Start of DOCUMENT TEXT

Re: The Foundation of OO (XDb)

From: Christopher Browne <cbbrowne_at_acm.org>
Date: 13 Jun 2002 22:33:46 GMT
Message-ID: <aeb6k9$5pjfn$1_at_ID-125932.news.dfncis.de>


"Michael N. Christoff" <mchristoff_at_sympatico.ca> wrote:
> "Mats Helander" <mats_at_urbantalk.se> wrote in message
> news:3d0901d0_at_news.wineasy.se...
>> What positive ends do you aspire to meet by confusing your vocabulary?
>>
>> Everybody already knows that object = instance of a class. No need to get
>> īnto any debates over *that*...
>>
>> If you would like some term for some thingy inbetween objects and classes
>> (although for the life of me I can't understand what you would want that
>> thing to be) then why not invent a new word for it instead of trying to
>> reuse terms that we are all already very familiar with the semantics of?
>
> I agree that he should make up a new word. However, James, you should take
> a look at how Javascript handles objects using prototypes. It sounds very
> similar to what you are proposing.
>
> http://www.wdvl.com/Authoring/JavaScript/Tutorial/objects.html
>
> Search for the heading "Creating Objects". I'd be interested to hear your
> comments on how your system differs from it.

End of DOCUMENT TEXT
Start of EXTRACTED MATERIAL

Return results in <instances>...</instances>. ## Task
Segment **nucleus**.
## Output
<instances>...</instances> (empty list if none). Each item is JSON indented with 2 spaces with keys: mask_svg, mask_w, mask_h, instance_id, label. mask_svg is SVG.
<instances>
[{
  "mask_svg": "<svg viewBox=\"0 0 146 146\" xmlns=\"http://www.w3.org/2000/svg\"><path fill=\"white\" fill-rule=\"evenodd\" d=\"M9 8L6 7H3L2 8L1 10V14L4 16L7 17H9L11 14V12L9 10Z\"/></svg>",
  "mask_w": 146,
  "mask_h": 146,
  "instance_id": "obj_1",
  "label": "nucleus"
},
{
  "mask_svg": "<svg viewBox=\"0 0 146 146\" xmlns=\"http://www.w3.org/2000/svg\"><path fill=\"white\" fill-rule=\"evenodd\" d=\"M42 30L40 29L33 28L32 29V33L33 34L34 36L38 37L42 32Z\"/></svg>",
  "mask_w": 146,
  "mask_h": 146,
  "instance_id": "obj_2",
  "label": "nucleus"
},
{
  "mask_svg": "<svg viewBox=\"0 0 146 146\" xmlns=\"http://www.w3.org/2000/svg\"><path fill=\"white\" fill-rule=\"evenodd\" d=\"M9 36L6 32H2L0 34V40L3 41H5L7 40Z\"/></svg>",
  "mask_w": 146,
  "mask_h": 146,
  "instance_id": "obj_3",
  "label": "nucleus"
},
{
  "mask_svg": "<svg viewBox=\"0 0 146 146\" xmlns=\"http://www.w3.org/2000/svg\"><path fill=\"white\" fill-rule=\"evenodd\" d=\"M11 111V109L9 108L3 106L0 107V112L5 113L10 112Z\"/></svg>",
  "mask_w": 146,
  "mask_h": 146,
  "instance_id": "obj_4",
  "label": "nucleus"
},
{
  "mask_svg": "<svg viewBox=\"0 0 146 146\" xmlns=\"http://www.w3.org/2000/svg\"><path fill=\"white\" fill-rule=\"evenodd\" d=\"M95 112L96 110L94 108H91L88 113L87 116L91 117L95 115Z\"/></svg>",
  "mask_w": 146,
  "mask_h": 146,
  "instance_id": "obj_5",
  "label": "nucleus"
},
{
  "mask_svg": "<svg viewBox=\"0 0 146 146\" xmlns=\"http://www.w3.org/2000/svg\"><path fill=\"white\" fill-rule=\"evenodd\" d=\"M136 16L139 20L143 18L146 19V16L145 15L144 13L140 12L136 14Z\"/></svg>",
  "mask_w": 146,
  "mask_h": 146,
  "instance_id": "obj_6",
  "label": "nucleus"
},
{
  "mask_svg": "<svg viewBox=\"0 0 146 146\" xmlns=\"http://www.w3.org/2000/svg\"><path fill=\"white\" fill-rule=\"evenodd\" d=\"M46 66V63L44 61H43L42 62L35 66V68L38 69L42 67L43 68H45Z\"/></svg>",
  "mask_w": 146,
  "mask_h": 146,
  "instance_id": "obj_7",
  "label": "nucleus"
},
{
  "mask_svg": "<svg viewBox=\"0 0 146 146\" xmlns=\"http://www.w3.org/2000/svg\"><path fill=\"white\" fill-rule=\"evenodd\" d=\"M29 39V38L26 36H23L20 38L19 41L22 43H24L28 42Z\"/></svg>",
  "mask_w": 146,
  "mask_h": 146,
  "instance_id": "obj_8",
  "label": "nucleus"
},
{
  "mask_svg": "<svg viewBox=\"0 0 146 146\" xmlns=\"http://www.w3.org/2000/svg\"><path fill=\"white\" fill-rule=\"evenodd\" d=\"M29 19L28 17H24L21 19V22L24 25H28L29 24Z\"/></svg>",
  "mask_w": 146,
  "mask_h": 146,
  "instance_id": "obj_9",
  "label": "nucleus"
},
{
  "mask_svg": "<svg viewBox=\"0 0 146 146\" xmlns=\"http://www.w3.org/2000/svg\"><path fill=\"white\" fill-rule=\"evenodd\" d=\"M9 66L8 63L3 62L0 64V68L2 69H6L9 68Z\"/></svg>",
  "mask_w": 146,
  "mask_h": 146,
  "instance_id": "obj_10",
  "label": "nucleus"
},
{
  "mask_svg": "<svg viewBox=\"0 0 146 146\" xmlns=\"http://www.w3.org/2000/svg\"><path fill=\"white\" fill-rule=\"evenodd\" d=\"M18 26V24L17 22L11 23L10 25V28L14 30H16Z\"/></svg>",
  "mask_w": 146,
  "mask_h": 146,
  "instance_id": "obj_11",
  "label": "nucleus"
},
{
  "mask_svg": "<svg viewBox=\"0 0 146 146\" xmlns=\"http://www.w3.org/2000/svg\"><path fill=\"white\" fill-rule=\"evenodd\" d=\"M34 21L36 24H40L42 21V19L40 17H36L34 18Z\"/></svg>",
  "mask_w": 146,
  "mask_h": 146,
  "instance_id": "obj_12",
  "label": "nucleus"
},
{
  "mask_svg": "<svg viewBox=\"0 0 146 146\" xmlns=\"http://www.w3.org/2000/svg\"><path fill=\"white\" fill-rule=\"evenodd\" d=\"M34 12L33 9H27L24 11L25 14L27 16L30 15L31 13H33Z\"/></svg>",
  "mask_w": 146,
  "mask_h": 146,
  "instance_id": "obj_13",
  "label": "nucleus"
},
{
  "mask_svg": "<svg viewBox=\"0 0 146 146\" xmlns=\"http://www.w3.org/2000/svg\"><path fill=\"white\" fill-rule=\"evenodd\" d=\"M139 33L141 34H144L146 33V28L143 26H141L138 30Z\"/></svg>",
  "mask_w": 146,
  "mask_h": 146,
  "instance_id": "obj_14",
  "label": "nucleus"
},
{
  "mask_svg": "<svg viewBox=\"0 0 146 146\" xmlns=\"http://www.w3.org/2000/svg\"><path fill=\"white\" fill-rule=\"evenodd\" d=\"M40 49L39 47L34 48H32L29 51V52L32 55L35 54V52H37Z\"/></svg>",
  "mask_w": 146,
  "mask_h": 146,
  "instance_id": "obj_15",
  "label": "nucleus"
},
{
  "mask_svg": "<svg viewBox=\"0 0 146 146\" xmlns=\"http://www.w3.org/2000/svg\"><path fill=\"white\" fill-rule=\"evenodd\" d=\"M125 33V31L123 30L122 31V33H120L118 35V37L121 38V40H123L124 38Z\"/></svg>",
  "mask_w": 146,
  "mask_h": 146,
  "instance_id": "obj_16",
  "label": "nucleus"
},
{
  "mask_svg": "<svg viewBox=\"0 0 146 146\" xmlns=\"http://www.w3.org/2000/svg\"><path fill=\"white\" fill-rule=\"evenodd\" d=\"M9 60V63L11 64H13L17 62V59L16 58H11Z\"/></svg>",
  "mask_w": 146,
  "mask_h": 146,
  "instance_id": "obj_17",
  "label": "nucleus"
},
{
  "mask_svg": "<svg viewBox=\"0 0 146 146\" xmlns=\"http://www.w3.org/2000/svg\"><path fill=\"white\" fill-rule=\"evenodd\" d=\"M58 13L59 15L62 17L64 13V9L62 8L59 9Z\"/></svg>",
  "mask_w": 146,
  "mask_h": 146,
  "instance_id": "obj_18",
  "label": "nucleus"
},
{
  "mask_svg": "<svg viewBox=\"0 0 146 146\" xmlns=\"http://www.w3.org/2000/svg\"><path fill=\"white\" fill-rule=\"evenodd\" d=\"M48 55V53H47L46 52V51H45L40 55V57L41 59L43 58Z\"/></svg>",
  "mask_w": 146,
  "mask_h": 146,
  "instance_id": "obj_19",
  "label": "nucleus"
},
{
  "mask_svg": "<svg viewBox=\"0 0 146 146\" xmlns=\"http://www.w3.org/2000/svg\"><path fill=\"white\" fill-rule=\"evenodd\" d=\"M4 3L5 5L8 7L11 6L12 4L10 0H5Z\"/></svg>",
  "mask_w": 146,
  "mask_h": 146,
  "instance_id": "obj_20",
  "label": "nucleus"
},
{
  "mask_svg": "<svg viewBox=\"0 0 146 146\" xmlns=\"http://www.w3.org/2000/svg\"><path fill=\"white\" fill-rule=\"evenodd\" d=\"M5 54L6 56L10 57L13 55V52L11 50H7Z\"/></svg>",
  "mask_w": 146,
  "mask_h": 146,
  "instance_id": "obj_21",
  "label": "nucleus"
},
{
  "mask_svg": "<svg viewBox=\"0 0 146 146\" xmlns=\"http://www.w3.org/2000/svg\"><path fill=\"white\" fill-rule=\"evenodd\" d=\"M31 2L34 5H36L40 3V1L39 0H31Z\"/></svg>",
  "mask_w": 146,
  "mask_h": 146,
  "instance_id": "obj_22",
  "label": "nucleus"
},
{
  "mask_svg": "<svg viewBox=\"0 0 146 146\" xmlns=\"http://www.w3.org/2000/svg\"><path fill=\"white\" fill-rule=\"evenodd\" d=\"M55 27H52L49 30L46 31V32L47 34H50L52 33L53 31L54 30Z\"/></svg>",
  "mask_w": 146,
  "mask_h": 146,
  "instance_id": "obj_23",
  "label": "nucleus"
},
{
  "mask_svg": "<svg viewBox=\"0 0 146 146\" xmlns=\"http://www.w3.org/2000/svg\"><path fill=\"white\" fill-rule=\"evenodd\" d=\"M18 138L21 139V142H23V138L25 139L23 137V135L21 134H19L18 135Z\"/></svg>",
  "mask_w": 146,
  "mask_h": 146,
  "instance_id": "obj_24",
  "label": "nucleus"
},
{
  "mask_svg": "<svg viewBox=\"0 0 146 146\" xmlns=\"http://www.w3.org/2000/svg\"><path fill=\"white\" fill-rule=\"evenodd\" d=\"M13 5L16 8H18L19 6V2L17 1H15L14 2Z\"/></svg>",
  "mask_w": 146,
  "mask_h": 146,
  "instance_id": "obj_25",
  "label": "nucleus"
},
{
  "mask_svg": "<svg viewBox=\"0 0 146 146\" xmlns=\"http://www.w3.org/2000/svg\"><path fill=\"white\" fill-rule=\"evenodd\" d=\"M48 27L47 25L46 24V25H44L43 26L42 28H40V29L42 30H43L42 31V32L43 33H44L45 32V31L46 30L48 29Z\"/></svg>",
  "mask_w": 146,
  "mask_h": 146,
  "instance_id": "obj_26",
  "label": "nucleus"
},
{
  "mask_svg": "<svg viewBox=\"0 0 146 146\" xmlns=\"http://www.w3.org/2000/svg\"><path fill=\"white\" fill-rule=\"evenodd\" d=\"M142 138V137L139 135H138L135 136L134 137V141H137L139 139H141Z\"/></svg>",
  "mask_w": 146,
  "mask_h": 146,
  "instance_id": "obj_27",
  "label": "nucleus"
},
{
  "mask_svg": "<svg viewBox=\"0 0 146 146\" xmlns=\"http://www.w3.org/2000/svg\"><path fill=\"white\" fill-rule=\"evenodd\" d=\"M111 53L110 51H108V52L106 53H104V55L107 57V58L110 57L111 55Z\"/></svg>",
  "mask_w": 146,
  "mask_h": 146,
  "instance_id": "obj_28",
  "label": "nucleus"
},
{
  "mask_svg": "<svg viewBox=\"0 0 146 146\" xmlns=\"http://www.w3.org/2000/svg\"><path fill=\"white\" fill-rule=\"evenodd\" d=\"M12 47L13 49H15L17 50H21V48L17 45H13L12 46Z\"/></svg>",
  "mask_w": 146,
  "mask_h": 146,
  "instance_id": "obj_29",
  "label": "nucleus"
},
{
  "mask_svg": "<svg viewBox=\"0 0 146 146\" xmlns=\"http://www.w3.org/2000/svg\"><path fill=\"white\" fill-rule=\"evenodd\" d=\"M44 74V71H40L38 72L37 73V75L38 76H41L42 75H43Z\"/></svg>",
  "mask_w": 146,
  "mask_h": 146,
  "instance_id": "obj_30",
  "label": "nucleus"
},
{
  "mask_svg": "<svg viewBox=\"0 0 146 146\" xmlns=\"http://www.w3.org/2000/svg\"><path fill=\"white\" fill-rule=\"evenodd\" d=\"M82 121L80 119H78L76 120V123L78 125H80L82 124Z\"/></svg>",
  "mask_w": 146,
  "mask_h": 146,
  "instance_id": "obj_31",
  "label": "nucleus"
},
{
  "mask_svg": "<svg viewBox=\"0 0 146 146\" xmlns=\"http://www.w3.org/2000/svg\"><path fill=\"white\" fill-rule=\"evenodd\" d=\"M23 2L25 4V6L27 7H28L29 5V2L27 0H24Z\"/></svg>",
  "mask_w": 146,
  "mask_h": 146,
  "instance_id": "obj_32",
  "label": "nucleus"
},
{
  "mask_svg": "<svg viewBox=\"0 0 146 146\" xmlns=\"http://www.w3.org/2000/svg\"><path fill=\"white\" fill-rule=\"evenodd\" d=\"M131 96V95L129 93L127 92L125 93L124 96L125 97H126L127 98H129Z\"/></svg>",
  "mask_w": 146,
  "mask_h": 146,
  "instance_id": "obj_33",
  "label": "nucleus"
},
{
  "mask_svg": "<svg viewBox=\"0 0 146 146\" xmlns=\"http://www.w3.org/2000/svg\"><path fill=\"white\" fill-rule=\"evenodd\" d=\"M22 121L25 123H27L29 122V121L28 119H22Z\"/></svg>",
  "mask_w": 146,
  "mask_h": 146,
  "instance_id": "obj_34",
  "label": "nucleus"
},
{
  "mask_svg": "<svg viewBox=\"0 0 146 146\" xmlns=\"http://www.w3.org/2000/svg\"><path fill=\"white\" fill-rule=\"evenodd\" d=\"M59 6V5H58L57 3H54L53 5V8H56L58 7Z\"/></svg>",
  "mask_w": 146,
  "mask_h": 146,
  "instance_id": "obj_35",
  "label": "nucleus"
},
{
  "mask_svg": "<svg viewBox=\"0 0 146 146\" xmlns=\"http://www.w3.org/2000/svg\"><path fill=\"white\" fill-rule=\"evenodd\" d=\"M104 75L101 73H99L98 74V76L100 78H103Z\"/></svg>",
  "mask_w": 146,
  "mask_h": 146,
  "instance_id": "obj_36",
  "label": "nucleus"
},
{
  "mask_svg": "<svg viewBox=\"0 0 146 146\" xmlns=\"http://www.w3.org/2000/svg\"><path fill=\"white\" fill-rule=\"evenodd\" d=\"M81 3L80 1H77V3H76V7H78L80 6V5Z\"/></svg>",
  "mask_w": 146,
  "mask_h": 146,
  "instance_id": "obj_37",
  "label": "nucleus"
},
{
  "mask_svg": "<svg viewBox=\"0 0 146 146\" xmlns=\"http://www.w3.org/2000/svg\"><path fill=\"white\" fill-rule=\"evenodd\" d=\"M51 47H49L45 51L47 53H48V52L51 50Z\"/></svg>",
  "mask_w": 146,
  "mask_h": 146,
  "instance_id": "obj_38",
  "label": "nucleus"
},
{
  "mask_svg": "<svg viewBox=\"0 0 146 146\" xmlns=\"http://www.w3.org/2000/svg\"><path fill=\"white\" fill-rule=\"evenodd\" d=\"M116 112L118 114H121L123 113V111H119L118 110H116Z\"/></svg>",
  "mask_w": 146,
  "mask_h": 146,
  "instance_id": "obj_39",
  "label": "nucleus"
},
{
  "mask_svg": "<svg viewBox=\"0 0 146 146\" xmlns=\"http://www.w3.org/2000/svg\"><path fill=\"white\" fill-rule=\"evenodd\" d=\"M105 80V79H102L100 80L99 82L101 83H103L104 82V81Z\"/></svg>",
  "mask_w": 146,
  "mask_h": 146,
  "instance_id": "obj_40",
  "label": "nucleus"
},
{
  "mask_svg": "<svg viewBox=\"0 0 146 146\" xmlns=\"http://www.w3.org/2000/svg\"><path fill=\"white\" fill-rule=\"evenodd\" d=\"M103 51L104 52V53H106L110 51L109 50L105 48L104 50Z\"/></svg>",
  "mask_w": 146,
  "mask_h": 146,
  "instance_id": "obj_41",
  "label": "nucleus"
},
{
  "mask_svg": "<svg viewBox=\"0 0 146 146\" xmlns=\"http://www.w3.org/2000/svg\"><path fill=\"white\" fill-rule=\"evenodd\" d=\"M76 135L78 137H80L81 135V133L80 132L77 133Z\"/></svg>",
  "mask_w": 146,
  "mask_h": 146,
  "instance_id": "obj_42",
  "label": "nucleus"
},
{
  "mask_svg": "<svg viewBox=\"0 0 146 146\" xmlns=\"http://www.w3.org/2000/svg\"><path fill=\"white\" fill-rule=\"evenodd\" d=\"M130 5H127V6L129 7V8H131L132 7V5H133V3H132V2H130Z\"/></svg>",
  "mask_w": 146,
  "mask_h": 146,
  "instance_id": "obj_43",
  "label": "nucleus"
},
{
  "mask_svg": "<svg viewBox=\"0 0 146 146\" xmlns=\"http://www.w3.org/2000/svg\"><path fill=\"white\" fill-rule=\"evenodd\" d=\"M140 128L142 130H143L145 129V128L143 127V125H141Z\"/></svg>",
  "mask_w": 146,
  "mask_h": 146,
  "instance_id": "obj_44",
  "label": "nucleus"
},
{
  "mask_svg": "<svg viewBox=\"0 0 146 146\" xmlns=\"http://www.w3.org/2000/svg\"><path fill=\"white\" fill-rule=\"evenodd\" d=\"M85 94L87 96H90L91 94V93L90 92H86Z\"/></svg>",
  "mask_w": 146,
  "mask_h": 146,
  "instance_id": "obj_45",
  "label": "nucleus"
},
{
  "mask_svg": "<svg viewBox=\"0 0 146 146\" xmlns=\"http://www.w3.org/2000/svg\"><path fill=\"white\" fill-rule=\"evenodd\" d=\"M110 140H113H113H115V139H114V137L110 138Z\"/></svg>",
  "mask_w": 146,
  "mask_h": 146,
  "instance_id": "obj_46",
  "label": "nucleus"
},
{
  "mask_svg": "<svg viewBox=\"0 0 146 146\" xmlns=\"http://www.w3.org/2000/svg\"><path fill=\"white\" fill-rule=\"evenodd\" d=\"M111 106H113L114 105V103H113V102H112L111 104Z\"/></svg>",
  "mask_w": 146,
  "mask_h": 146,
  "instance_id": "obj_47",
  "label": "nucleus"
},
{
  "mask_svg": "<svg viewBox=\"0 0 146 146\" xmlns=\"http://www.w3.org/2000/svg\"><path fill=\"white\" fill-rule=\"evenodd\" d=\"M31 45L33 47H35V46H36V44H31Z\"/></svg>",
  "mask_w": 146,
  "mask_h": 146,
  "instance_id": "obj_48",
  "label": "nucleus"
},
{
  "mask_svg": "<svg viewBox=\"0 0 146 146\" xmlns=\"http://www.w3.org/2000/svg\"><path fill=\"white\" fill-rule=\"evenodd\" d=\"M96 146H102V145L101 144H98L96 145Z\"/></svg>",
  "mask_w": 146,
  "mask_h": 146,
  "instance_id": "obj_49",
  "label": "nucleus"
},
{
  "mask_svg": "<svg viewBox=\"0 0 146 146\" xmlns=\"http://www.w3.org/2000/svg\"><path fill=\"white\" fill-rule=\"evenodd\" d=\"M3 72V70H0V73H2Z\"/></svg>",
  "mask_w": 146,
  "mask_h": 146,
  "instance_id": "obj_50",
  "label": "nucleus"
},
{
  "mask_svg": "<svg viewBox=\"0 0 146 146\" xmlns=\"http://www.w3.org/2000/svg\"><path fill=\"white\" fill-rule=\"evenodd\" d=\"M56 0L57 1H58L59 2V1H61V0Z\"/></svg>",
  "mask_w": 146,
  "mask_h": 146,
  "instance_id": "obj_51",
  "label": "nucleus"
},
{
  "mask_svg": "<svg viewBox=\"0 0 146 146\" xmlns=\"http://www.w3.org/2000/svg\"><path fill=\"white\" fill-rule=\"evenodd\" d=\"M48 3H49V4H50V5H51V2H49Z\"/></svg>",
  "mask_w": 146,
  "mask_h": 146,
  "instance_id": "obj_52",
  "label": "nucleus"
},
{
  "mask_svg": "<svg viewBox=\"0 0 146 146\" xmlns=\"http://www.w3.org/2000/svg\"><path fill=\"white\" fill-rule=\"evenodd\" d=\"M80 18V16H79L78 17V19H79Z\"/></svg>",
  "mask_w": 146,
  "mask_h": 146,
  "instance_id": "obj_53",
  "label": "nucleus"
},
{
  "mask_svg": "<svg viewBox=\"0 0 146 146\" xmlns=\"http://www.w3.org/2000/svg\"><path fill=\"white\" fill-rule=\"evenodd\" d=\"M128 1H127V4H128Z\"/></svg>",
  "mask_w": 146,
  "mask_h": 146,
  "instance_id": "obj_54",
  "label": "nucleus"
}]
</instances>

End of EXTRACTED MATERIAL

■ **WHAT TO DO**: Carry on the newsgroup post about the foundation of object orientation from the point where it stops. The rows come from a separate source and are unrelated to the newsgroup post.

■ **EXERCISE OUTPUT**:
The characteristic language involving this sort of thing is Self. <http://www.cs.ucsb.edu/labs/oocsb/self/release/Self-4.0/Tutorial/>

  "The Self language doesn't have any classes. When we want a new    object, we find an existing one and copy it. We can then change the    copy, safe in the knowledge that we have not affected anything    else."

But note that this means that Self _rejects_ the notion of "classes." It being an object-oriented system, that means that "classes" cannot be an intrinsic thing to OO.

-- 
(reverse (concatenate 'string "moc.enworbbc_at_" "enworbbc"))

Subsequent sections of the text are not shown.